Hello darkness, my old friend,
I’ve come to talk with you again,
Because a vision softly creeping,
Left its seeds while I was sleeping,
And the vision that was planted in my brain
Still remains
Within the sound of silence.

I couldn’t sleep last night. Just couldn’t. My family and I have been through this several times over the last few years. But walking into the nursing home on Sunday, it felt different. I looked in the group room and just started crying. I was never going back there again to see my Gpa. I felt it. It scared me. I spent so much time with him when he first was placed in the home. I HATED him in that place. And I refused to let him be alone. I went down one or two nights a week during school, just to watch baseball, wrestling, attempt to convince Gpa to join in on the crafts…participate in long Yahtzee tournies…all of it. And after I was without a car, I sent him mail, cards every week…tapering off to every other week…once a month…as Gpa faded away so did I.

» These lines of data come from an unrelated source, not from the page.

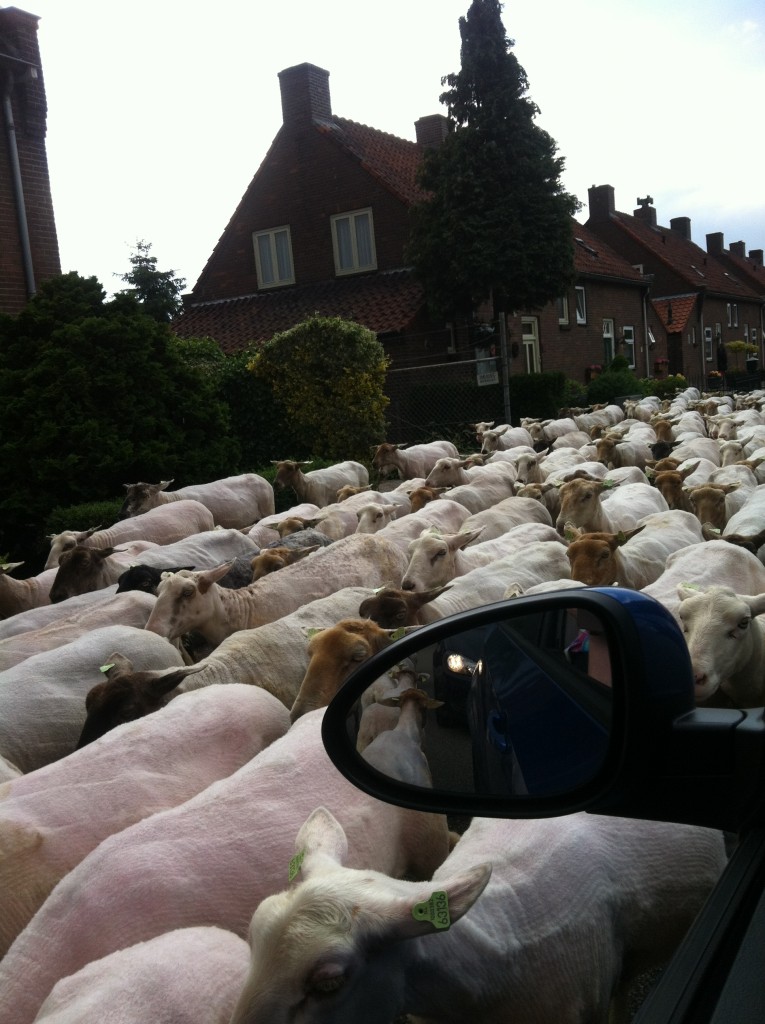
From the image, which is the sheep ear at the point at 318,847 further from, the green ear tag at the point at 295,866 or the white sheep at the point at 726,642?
the white sheep at the point at 726,642

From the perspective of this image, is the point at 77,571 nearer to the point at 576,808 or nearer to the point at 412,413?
the point at 576,808

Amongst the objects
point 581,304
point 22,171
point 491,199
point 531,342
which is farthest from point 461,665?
point 581,304

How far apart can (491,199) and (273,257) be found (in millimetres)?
8099

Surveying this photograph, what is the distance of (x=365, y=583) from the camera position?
23.4ft

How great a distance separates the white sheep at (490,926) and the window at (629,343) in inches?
1516

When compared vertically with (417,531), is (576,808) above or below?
above

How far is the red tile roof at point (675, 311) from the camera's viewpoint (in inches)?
1866

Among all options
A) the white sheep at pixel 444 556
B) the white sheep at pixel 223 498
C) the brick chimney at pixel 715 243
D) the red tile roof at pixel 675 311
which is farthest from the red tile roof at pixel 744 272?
the white sheep at pixel 444 556

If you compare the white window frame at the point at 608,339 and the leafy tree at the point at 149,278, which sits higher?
the leafy tree at the point at 149,278

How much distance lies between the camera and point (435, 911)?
2066 mm

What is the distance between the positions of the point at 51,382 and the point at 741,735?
12.8 meters

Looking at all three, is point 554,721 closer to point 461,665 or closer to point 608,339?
point 461,665

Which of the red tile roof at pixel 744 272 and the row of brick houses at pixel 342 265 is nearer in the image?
the row of brick houses at pixel 342 265

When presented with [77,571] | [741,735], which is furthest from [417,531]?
[741,735]
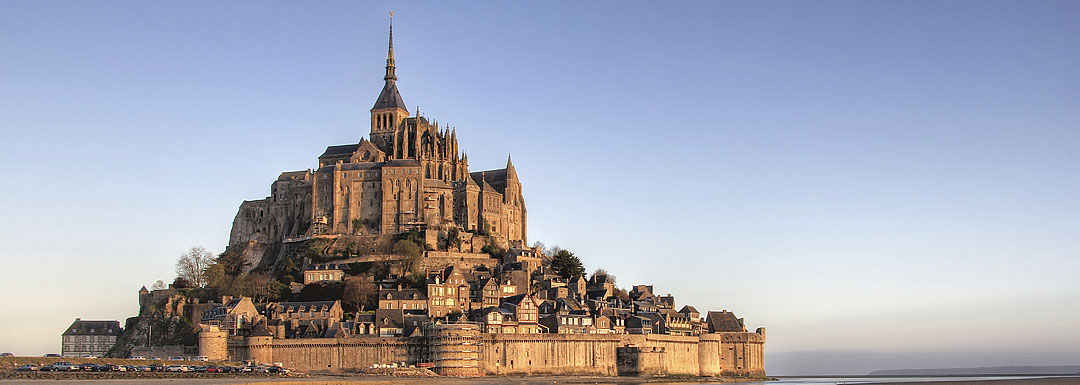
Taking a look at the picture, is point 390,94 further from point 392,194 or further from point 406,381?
point 406,381

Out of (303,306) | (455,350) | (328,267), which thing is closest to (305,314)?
(303,306)

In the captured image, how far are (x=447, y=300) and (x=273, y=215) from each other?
3237 cm

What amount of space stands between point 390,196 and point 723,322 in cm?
3588

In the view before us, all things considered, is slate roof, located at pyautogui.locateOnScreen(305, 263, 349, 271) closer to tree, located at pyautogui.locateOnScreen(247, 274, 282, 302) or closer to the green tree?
tree, located at pyautogui.locateOnScreen(247, 274, 282, 302)

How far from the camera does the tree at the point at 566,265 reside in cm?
10944

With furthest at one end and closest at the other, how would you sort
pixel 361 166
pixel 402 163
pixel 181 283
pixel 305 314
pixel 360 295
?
pixel 361 166 < pixel 402 163 < pixel 181 283 < pixel 360 295 < pixel 305 314

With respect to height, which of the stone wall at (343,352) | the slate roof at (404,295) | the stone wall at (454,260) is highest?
the stone wall at (454,260)

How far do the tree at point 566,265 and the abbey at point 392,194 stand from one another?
8141mm

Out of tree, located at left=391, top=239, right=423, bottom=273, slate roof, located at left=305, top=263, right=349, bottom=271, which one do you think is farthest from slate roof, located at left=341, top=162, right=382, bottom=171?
slate roof, located at left=305, top=263, right=349, bottom=271

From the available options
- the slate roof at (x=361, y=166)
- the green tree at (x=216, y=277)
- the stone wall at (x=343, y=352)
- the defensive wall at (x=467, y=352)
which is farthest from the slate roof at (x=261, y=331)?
the slate roof at (x=361, y=166)

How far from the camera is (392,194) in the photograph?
114 metres

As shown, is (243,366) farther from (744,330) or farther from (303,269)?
(744,330)

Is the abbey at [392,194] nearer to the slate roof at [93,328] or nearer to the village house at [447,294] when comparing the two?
the village house at [447,294]

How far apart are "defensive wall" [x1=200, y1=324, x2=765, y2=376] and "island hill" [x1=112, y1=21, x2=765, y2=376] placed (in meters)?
0.10
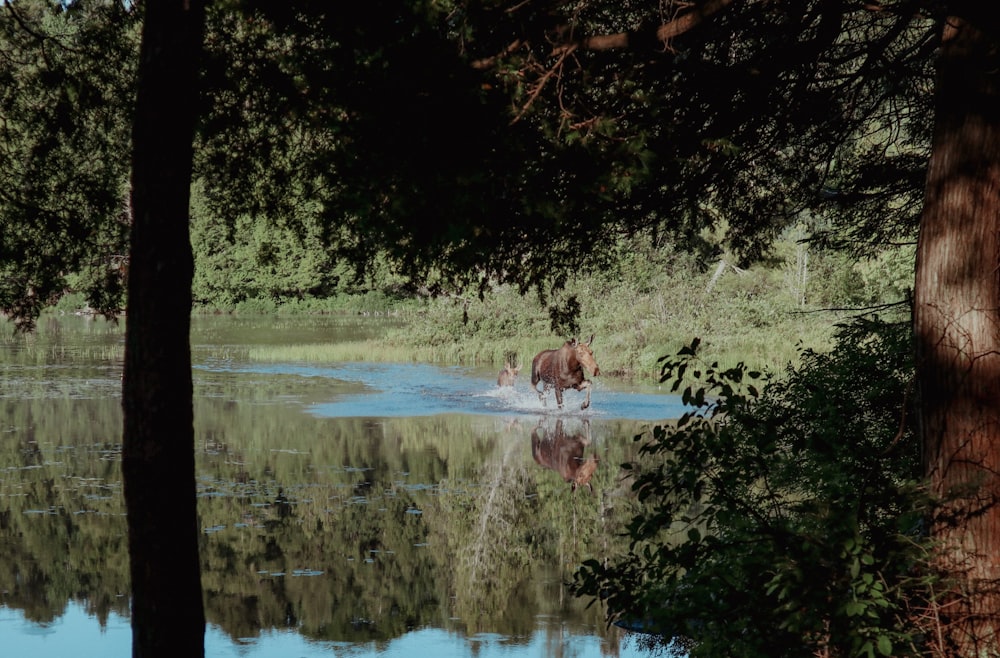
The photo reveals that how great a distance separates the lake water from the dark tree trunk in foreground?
4877 millimetres

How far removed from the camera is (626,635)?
11234mm

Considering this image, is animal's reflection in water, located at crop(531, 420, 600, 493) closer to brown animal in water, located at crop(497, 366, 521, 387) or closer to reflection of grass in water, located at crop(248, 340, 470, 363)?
brown animal in water, located at crop(497, 366, 521, 387)

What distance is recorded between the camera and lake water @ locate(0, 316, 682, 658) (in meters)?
11.3

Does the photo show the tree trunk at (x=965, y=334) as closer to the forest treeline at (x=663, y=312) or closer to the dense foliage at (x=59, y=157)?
the dense foliage at (x=59, y=157)

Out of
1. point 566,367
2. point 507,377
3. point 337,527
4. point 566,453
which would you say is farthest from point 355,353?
point 337,527

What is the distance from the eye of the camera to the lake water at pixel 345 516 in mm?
11328

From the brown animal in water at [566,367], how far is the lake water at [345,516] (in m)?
0.54

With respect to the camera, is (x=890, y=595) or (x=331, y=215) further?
(x=331, y=215)

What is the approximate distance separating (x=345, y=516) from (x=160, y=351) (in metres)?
9.73

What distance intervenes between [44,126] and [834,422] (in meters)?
6.52

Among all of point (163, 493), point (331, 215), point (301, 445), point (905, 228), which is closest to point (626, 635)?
point (905, 228)

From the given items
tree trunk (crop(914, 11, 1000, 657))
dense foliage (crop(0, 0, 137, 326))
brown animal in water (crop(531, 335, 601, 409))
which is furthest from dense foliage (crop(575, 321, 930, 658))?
brown animal in water (crop(531, 335, 601, 409))

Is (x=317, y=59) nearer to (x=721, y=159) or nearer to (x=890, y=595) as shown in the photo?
(x=721, y=159)

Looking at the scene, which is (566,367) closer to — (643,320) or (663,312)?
(663,312)
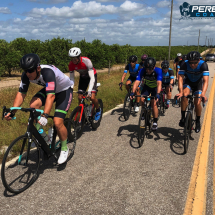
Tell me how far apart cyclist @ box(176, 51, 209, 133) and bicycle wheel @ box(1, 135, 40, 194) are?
3.32 meters

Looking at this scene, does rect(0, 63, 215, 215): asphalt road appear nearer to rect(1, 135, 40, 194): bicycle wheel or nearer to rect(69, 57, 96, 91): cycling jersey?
rect(1, 135, 40, 194): bicycle wheel

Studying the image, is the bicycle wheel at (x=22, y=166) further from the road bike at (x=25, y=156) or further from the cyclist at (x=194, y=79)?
the cyclist at (x=194, y=79)

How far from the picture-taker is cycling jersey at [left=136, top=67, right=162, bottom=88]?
5.41 metres

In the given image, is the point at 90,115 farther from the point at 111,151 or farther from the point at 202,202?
the point at 202,202

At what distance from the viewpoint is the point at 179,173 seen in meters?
3.79

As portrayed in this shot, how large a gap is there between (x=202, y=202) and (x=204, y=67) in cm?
313

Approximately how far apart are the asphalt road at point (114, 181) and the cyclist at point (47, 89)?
51 centimetres

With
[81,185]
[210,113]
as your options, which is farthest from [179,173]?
[210,113]

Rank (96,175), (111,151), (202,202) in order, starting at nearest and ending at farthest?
(202,202) < (96,175) < (111,151)


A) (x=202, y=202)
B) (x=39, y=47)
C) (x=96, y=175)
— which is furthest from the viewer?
(x=39, y=47)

So it was no surprise that I spent most of my day on Monday cursing, praying, angry, sad, scared…I wanted it to be over, we all did. I couldn’t imagine him suffering any longer. But I also know that “most likely will not make it through the night” sometimes means days…I went to work last night, knowing I would be heading home in the morning, but not knowing what I would find.

I couldn’t sleep. I tried to read. I tried praying, all I could do was hug *dog* and cry. By the time 6 am rolled around I suddenly felt this odd sense of peace come over me. I instantly was greeted with a vision of my Dad, waiting for Gpa to join him…my Dad and Gpa were very close, when Dad died, Gpa lost his best friend, not just a son-in-law. And Uncle Bill was there too (he passed away a few years ago, suddenly and quickly in the middle of my grandpa’s illness) and with this thought I fell asleep. An hour later I woke up to the phone call from my brother. And just started to cry. When my Aunt Carroll was rushing to the home, this song was on the radio…

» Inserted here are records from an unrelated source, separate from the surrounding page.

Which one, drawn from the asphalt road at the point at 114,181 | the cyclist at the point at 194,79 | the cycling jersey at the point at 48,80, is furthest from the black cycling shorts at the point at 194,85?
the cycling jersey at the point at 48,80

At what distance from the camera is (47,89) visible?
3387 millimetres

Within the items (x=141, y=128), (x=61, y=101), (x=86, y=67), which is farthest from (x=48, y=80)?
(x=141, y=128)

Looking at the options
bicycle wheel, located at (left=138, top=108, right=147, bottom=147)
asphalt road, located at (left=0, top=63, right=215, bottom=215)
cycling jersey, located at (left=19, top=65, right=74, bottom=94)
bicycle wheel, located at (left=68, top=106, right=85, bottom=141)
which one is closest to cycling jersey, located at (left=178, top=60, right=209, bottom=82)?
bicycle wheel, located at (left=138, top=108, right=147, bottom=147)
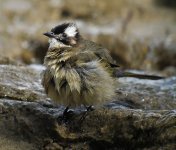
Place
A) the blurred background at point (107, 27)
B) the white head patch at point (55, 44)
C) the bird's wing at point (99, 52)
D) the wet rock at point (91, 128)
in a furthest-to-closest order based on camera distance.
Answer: the blurred background at point (107, 27)
the bird's wing at point (99, 52)
the white head patch at point (55, 44)
the wet rock at point (91, 128)

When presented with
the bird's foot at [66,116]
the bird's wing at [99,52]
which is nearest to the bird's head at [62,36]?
the bird's wing at [99,52]

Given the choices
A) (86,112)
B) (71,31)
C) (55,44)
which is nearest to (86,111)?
(86,112)

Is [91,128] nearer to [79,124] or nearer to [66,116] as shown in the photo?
[79,124]

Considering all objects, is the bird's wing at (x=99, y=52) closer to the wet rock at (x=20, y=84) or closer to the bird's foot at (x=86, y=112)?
the bird's foot at (x=86, y=112)

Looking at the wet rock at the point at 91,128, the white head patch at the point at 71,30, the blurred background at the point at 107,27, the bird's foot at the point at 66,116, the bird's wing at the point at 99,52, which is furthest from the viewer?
the blurred background at the point at 107,27

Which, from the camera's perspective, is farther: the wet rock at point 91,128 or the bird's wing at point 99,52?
the bird's wing at point 99,52

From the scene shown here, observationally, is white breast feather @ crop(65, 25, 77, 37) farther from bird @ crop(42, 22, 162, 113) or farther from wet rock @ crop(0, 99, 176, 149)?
wet rock @ crop(0, 99, 176, 149)

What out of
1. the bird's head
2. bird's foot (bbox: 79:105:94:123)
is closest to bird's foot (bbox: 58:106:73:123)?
bird's foot (bbox: 79:105:94:123)
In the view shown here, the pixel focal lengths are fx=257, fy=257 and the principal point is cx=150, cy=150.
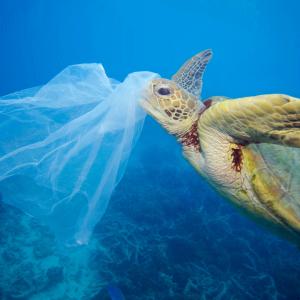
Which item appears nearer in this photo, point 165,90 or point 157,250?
point 165,90

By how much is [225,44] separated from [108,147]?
11304 centimetres

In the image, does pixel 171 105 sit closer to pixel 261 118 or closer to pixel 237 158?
pixel 237 158

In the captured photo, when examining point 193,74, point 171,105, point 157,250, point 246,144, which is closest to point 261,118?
point 246,144

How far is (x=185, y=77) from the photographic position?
3.41 metres

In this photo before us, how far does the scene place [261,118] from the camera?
4.98 feet

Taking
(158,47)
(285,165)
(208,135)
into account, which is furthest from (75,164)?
(158,47)

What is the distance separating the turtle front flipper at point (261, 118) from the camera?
1.38 metres

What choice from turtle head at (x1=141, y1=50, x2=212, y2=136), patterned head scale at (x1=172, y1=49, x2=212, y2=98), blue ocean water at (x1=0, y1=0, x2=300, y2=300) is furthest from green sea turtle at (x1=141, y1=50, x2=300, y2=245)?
blue ocean water at (x1=0, y1=0, x2=300, y2=300)

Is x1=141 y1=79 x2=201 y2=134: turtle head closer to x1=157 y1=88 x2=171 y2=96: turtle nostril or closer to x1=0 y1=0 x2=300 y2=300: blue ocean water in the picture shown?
x1=157 y1=88 x2=171 y2=96: turtle nostril

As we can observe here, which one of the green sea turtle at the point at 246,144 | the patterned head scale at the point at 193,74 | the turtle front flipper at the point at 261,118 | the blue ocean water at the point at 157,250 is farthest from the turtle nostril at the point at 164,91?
the blue ocean water at the point at 157,250

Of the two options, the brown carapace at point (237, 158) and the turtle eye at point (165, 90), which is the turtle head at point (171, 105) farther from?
the brown carapace at point (237, 158)

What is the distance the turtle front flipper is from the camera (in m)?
1.38

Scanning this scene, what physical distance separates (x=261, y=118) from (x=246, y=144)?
556 mm

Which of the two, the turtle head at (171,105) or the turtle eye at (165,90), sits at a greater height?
the turtle eye at (165,90)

When it rains it pours and opens doors
And floods the floors we thought would always keep us safe and dry
And in the midst of sailing ships we sink our lips into the ones we love
That have to say goodbye
And as I float along this ocean
I can feel you like a notion that won’t seem to let me go.
When I look to the sky something tells me your here with me
And you make everything alright
And when I feel like I’m lost something tells me your here with me
And I can always find my way when you are here.

Strangely enough, I found myself talking to Gpa, telling him that we would all be ok…and that I loved him. Telling my Dad to take care of him…I have grown light years from 15 years ago when I had to say goodbye to my Dad. I realized how ineffectively I handled this grief 10 years after the fact, when Gpa got sick.

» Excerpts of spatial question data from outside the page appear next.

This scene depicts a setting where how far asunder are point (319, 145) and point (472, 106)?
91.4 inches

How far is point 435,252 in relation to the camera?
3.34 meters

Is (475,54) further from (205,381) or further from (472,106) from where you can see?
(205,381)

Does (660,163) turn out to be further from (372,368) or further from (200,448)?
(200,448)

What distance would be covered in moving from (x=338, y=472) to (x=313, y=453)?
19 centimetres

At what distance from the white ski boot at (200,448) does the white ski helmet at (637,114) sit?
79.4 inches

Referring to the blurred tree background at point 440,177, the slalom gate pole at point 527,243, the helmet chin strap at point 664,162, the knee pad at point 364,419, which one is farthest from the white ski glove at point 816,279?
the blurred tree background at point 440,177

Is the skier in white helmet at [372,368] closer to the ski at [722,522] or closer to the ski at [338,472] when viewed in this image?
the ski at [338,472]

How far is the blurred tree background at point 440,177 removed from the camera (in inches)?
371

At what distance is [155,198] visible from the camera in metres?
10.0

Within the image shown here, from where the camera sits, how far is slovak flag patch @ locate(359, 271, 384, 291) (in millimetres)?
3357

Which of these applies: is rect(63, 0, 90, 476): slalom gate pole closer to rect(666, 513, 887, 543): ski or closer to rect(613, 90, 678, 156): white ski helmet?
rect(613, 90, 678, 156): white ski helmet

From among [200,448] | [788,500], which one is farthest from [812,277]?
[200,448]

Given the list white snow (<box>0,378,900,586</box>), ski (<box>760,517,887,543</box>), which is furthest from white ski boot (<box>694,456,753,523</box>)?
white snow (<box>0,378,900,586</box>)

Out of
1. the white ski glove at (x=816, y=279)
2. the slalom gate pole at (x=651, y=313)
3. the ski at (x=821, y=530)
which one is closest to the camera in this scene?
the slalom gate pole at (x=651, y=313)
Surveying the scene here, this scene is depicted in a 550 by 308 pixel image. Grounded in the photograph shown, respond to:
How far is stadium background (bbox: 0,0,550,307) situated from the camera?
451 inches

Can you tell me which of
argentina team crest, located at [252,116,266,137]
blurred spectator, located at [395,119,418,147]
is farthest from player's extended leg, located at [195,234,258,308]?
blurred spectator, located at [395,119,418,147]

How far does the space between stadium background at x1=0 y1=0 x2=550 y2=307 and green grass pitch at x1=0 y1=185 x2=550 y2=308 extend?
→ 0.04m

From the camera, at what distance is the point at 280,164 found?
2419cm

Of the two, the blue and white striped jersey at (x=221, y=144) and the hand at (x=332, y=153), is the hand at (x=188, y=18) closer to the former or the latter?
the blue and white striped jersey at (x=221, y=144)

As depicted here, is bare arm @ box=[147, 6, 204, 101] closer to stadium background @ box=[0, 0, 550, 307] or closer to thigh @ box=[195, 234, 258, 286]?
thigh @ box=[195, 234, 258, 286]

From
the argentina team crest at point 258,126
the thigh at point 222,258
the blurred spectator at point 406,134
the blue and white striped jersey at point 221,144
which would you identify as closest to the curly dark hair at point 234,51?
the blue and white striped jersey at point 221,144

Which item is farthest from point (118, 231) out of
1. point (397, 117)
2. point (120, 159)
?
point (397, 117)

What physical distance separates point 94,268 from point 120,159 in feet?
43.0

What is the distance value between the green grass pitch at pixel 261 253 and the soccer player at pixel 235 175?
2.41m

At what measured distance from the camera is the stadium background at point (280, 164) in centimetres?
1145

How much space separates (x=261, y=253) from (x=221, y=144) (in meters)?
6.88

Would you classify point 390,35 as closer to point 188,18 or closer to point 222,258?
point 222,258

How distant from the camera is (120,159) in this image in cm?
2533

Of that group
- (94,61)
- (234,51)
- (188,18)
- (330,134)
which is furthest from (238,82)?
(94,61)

I know that I’m a prisoner
To all my father held so dear
I know that I’m a hostage
To all his hopes and fears
I just wish I could have told him in the living years

Crumpled bits of paper
Filled with imperfect thought
Stilted conversations
I’m afraid that’s all we’ve got

Say it loud, say it clear
You can listen as well as you hear
Its too late when we die
To admit we don’t see eye to eye

I wasn’t there that morning
When my father passed away
I didn’t get to tell him
All the things I had to say

I think I caught his spirit
Later that same year
I’m sure I heard his echo
In my baby’s new born tears
I just wish I could have told him in the living years

This time, I said my proper goodbye. Time to move on, time to walk alone.

“Nowhere’s home and I’m all wrong”

My God, we have been preparing for this moment for so long, and I can’t believe it’s here. Tomorrow and Thursday are going to be heart-wrenching. My Gma just lost her sister on Friday. And now her husband.

My brother? The strongest most reliable person on this planet. I don’t know what I would do without him…but Gpa was a father figure…Tim is too young to be the man of the household…but strong enough to accept the challenge. I just want him to be ok too…and Bren…same for Bren…what a day* And thank you, 1000 times thank you Aunt Carroll for everything. You were there for Gpa in ways I couldn’t bear to bring myself to be…There is a special place in heaven for you.